Christopher X J. Jensen
Professor, Pratt Institute

Did the population bombers drive China into cultural crisis?

Posted 05 Nov 2015 / 0
2015-11-05aImage courtesy of Wikimedia Commons

The Los Angeles TimesChina drops its ‘one-child’ policy, now let’s ban the ‘population bomb’

Great op-ed that makes it really clear that impact is a function of not just the number of people on the earth but also the resources those people consume (affluence) and technologies used to produce those resources (technological impact). I do a fun activity in my Ecology for Architects class where I ask students to adopt one of four perspectives on becoming sustainable:

  1. Population bombers;
  2. Neo-luddites;
  3. Deep ecologists; and
  4. Technological optimists.

Task requirements:
a. Reproduce the stretch of the population bomb post from "Posted 05 Nov" through "4. Technological optimists.".
b. Answer these questions about the population bomb post.
(i) Which newspaper published the op-ed that the post discusses?
(ii) In which class does the author run the activity on sustainability perspectives?
(iii) On what date was the post published?
c. Resume the population bomb post with the sentence that follows its list of four perspectives.
The lines that come after this point were taken from an unrelated source.

Dataset content:
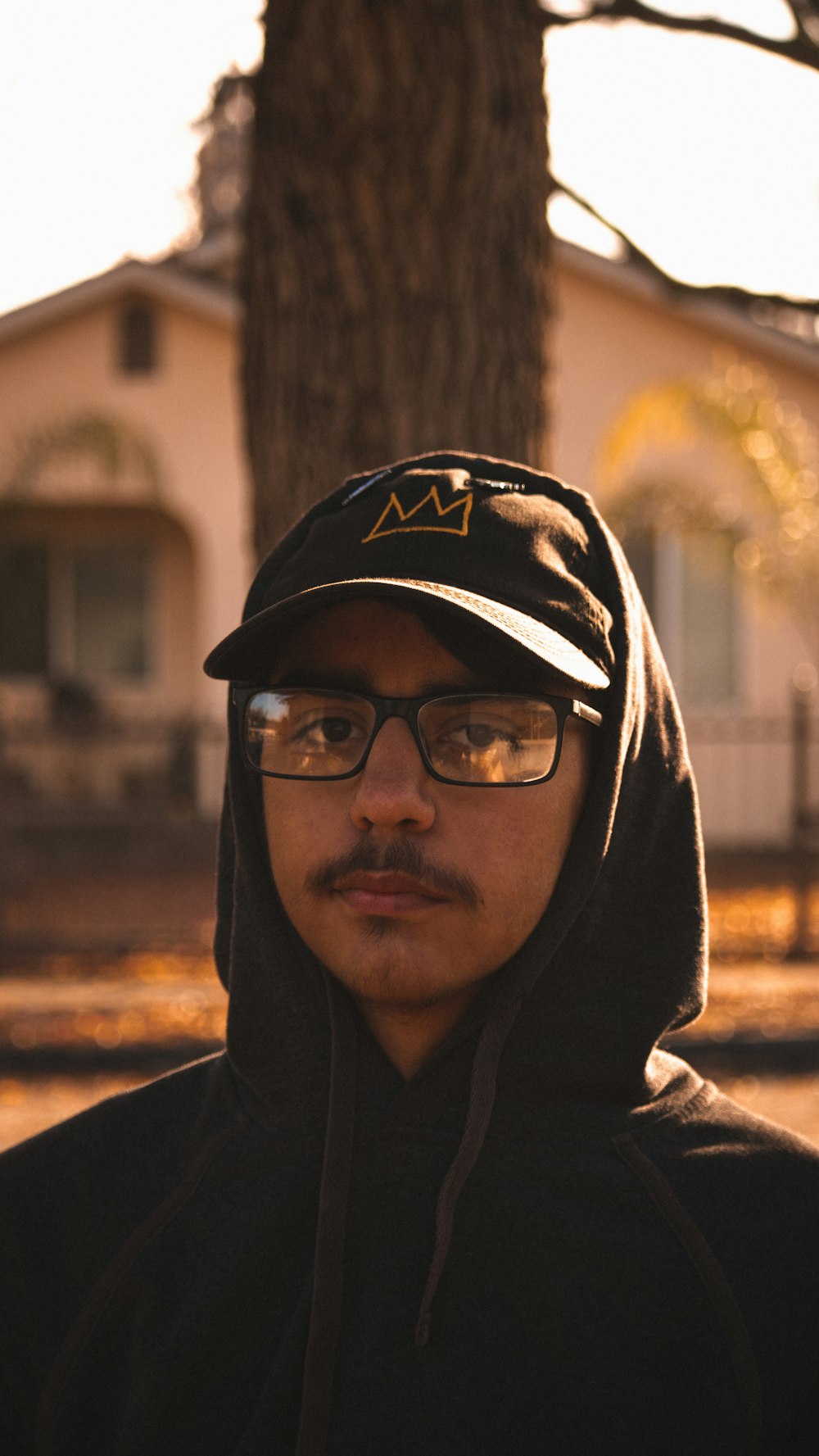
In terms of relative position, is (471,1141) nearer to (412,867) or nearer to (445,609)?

Answer list:
a.
Posted 05 Nov 2015 / 0
2015-11-05aImage courtesy of Wikimedia Commons

The Los Angeles TimesChina drops its ‘one-child’ policy, now let’s ban the ‘population bomb’

Great op-ed that makes it really clear that impact is a function of not just the number of people on the earth but also the resources those people consume (affluence) and technologies used to produce those resources (technological impact). I do a fun activity in my Ecology for Architects class where I ask students to adopt one of four perspectives on becoming sustainable:

  1. Population bombers;
  2. Neo-luddites;
  3. Deep ecologists; and
  4. Technological optimists.

b.
(i) The Los Angeles Times
(ii) Ecology for Architects
(iii) 05 Nov 2015

c.
For whatever reason, students often seem to most intuitively grasp the population control approach to sustainability even though — as this op-ed nicely points out — directly attacking population growth is unlikely to make us sustainable. It is critical that we familiarize students with the science: if we want to maintain civilization as we know it, we need to switch to lower-impact technologies and spread basic affluence (access to food, water, education, and medicine) much more evenly across the globe. When poverty is eliminated, people just naturally tend to produce a sustainable number of offspring.

I am always surprised by the regressive and ignorant attitudes that many students harbor about population. Blaming our sustainability problems on population is the affluent person’s way of ignoring our way of life and its true impact.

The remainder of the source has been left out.